Spoiler-Free Review: BORDERLINE 

March 19, 2025

Written by Joseph Perry

Joseph Perry is the Film Festival Editor for Horror Fuel; all film festival related queries and announcements should be sent to him at josephperry@gmail.com. He is a contributing writer for the "Phantom of the Movies VideoScope" and “Drive-In Asylum” print magazines and the websites Gruesome Magazine, Diabolique Magazine, The Scariest Things, B&S About Movies, and When It Was Cool. He is a co-host of the "Uphill Both Ways" pop culture nostalgia podcast and also writes for its website. Joseph occasionally proudly co-writes articles with his son Cohen Perry, who is a film critic in his own right. A former northern Californian and Oregonian, Joseph has been teaching, writing, and living in South Korea since 2008.

Official synopsis: Borderline is an edge-of-your-seat thriller that follows a dangerously persistent stalker (Ray Nicholson) who invades the home of a ‘90s pop superstar (Samara Weaving) with grand delusions of a wedding. With her life on the line and help from her loyal bodyguard (Eric Dane as William), she must escape the stalker’s sinister grip before they tie the knot.

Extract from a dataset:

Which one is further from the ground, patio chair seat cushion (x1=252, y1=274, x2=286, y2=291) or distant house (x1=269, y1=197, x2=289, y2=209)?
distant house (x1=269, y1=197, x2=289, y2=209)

If you’re in the mood for some genre-film lunacy, writer/director Jimmy Warden offers up Borderline. With an all-in performance from Ray Nicholson as unhinged fan Duerson, whose sense of reality is practically nonexistent, and Samara Weaving delivering yet another fine horror/horror comedy performance, the film aims to deliver absurd entertainment and does just that.

I couldn’t help but draw parallels between Nicholson’s  depiction of his Duerson character and his father’s portrayal of The Joker in the 1989 Batman. Heck, there’s even a bit of his father’s Jack Torrance from The Shining. The mannerisms and facial features and expressions are definitely in the Nicholson genes with Ray and Jack. Ray certainly inherited some of the scenery chewing, too, and he goes for it all with this performance. Weaving already has an impressive track record of fright-fare performances, and here she delivers yet another as self-absorbed pop star Sofia. The supporting players are solid too, including Eric Dane as Sofia’s loyal bodyguard William, Jimmie Fails as Sofia’s current romantic interest Rhodes, and Alba Baptista as Duerson’s fellow mental asylum escapee Penny (a Harley Quinn to Duerson’s Joker, to drop another Batman-related reference), among others.

Not all of the humor clicks but the sheer chutzpah and commitment to preposterousness on display courtesy of Warden and his cast and crew helps any shortcomings. Horror comedy fans will find much to enjoy with Borderline.

Borderline, from Magnet Releasing, was released in theaters and On Digital on March 14, 2025.